Le film ne repose cependant pas uniquement sur la férocité de son héroïne, afin d’étancher notre soif de vengeance ; il réussit également avec habileté à introduire de la comédie dans le portrait pourtant terrifiant du quotidien féminin. Grinçant, noir et terriblement abrasif, l’humour de Promising Young Woman se gargarise de la médiocrité masculine, qui, si elle est largement dénoncée comme dangereuse, est également montrée dans tout ce qu’elle a de pathétique et ridicule ; c’est le Nice Guy qui se pense différents des autres tout en essayant de vous emmener dans son lit, l’égocentrique qui parle de son roman en devenir pendant des heures, le fils à papa qui pense d’abord à défendre son pote de fraternité avant de s’inquiéter des victimes qu’il fait lors de ses frasques sexuelles.
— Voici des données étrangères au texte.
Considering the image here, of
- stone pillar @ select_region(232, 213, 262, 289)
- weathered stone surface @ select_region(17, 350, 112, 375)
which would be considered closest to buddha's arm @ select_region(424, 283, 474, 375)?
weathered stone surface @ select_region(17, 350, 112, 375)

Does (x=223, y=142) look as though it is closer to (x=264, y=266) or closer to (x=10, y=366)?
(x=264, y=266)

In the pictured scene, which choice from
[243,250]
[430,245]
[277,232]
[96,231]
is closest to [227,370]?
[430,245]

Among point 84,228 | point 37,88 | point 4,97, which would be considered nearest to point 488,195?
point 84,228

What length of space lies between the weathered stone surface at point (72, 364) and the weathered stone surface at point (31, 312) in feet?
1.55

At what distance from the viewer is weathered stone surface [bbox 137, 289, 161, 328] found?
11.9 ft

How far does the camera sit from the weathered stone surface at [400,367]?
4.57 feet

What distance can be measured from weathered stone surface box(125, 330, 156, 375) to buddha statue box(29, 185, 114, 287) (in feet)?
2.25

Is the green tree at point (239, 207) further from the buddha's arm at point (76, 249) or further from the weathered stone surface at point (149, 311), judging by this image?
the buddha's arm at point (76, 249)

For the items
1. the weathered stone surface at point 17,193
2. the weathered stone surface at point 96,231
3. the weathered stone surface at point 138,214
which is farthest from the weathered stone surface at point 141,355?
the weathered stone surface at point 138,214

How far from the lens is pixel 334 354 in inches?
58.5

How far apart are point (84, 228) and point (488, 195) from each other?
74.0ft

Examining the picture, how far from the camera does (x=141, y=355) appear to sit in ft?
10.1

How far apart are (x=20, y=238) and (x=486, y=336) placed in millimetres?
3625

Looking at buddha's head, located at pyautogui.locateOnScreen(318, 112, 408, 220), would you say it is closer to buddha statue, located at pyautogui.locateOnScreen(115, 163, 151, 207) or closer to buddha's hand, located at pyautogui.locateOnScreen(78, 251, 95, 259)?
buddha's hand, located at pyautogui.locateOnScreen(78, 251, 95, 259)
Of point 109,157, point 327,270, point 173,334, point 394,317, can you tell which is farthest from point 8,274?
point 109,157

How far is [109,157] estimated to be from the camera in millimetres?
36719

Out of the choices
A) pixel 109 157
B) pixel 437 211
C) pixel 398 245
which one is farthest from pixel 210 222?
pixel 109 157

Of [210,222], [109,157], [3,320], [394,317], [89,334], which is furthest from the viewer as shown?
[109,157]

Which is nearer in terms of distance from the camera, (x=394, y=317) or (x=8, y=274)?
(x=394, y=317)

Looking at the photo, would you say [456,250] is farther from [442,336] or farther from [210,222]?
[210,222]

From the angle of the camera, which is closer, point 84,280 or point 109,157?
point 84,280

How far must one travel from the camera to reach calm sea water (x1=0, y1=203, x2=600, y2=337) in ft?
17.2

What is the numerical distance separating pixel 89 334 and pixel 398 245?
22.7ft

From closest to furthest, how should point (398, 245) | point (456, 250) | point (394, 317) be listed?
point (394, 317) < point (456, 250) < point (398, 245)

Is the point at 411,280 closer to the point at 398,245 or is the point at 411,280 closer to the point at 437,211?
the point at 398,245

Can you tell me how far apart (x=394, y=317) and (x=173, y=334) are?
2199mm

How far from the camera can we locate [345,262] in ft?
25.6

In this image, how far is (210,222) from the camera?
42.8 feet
A coup d’aphorismes typiquement masculins, Emerald Fennell distille du sel sur nos plaies tout en réussissant à faire sourire, un pari pourtant risqué ; en prenant à rebours les schémas classiques des comédies sur le sexe adolescent à la American Pie, la réalisatrice parvient à livrer un drame tragi-comique qui ne se vautre jamais ni dans le sexisme, ni dans les raccourcis, mais qui frappe en plein dans le mille la misogynie ordinaire que la plupart des productions américaines grand public banalisent et glorifient. Le film prend aussi le parti d’une esthétique girly et glossy à souhait, afin de s’ancrer solidement dans une pop culture ultra-moderne et léchée : les couleurs vives des costumes de Cassandra, la bande-son très trendy (une minute de silence est requise pour la terrifiante et génialissime reprise de Toxic au violon) et le détournement des codes de la romcom viennent enrober le propos acide de Fennell d’une couche de sucre glace aussi appétissante que trompeuse. Tel un cupcake empoisonné, Promising Young Woman alterne le doux et l’amer, le rose vif et le rouge sang, sans jamais laisser un instant de répit au spectateur.trice.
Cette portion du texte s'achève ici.